#### Fragmento del texto ####

Hace unos días, en una conversación con una paciente de MM recién diagnosticada y lectora de este blog me pidió que os hablara de las sensaciones que viví alrededor de todo el proceso del trasplante, así que lo prometido es deuda y allá voy.
Para empezar debo ir al momento de mi segunda consulta tras haber sido diagnosticado en el que mi hematóloga me explicó todo el proceso del tratamiento por el que debía pasar. En ese momento, el MM era algo completamente desconocido para mi y puede que incluso estuviese en esa época que, en vez de llamarlo ‘mieloma’ lo llamase ‘mielosis’ porque era algo tan nuevo que no se me quedaba el nombre.
Fue en esa segunda consulta cuando me enteré de que al final de todo tendrían que realizarme un trasplante y, como es lógico esa noticia me preocupó ya que, al no tener ni idea de nada sobre la enfermedad se me hacía todo un mundo, una cuesta arriba inalcanzable que no me apetecía nada acometer, pero no quedaba más remedio que empezar a aceptar.

####

● **Tareas del ejercicio**:
• 1. En el fragmento sobre el trasplante, ¿en qué consulta supo quien escribe que al final tendrían que hacerle un trasplante?
• 2. Prosigue el fragmento sobre el trasplante a partir de su última oración.
Los registros son un material aparte, sin relación con el fragmento.

#### Datos proporcionados ####

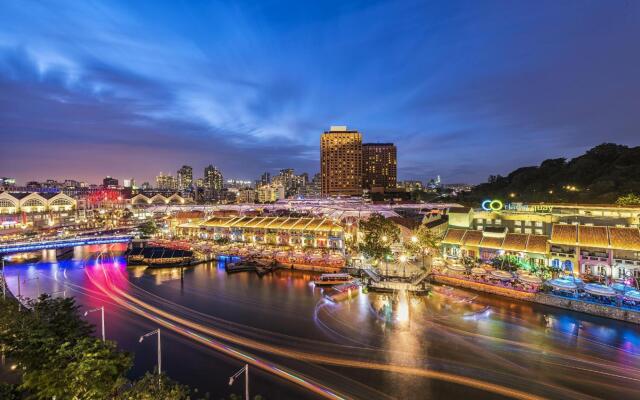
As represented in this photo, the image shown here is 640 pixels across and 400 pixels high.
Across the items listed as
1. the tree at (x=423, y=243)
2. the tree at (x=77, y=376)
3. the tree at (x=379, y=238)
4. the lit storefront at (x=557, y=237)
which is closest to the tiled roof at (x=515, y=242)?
the lit storefront at (x=557, y=237)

####

● **Resultados del ejercicio**:
• 1. En la segunda consulta tras el diagnóstico.

• 2.
Salí de esa consulta completamente abrumado porque cuando te explican algo tan complejo como el tratamiento de una enfermedad recibes tantos datos que se agolpan todos y la mejor forma de ordenarlos es en el día a día cuando se ponen en práctica. Yo sabía que iba a ser largo, sabía que iba a haber quimio, sabía que habrían muchas pastillas, me horrorizó saber que yo mismo me tendría que administrar heparina inyectándomela en casa, pero eso del trasplante… ¿Cómo sería aquello? ¿Necesitaría un donante? Sabemos que no todos son compatibles, y ¿quién se atrevería a donarme? Además, ¿eso cómo se hacía?, ¿en un quirófano? Dudas y más dudas que poco a poco surgían y que anotaba para acribillar a mi pobre hematóloga, la Doctora García en cada una de mis consultas con ella.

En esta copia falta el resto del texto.